The ELASTIC3S project seeks to create a new genre of technology-enhanced interactions for education with the development of “simulation theaters for embodied learning” that target critical, crosscutting ideas in Science, Technology, Engineering, and Mathematics (STEM) Education. The project is funded by the Cyberlearning Program at the National Science Foundation and it involves an interdisciplinary team of faculty and students at the University of Illinois Urbana-Champaign conducting complementary research on two fronts: 1) examining the role that body movement plays in high school students’ understanding of cross-cutting ideas in science (e.g., scale and magnitude, stability and change, etc.), and 2) developing new machine learning techniques for tracking and categorizing learner movements that can be utilized in educational simulations on a variety of science topics. The ability to interact with computer games and simulations using more natural body movements is facilitated by off-the-shelf technologies such as the Microsoft Kinect, but new algorithms are needed to respond with minimal training to the kinds of movements produced by science learners.
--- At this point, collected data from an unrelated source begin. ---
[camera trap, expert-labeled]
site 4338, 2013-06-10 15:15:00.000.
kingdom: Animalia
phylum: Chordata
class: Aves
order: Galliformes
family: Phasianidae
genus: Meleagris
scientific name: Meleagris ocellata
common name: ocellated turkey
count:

The primary educational goal of this project is support more effective transfer of learning across science topics using new technologies. Students typically learn about cross-cutting ideas such as scale and rates of change in their science classes, but they learn about these ideas separately for each topic and often struggle to apply them to new topics when they are relevant. Our aim with ELASTIC3S is to create a common language, based in body movements, for communicating about these big ideas, such that they can be expressed in the same way regardless of whether a students is working in earth science, physics, biology, or chemistry.
This research is being conducted by an interdisciplinary team of learning scientists and computer scientists at the University of Illinois at Urbana-Champaign. Faculty and students from the College of Education, the National Center for Supercomputing Applications (NCSA), and the Illinois Informatics Institute (I3) are collaborating to design and implement prototype simulation theaters for embodied learning that can be tested with high school students in Central Illinois.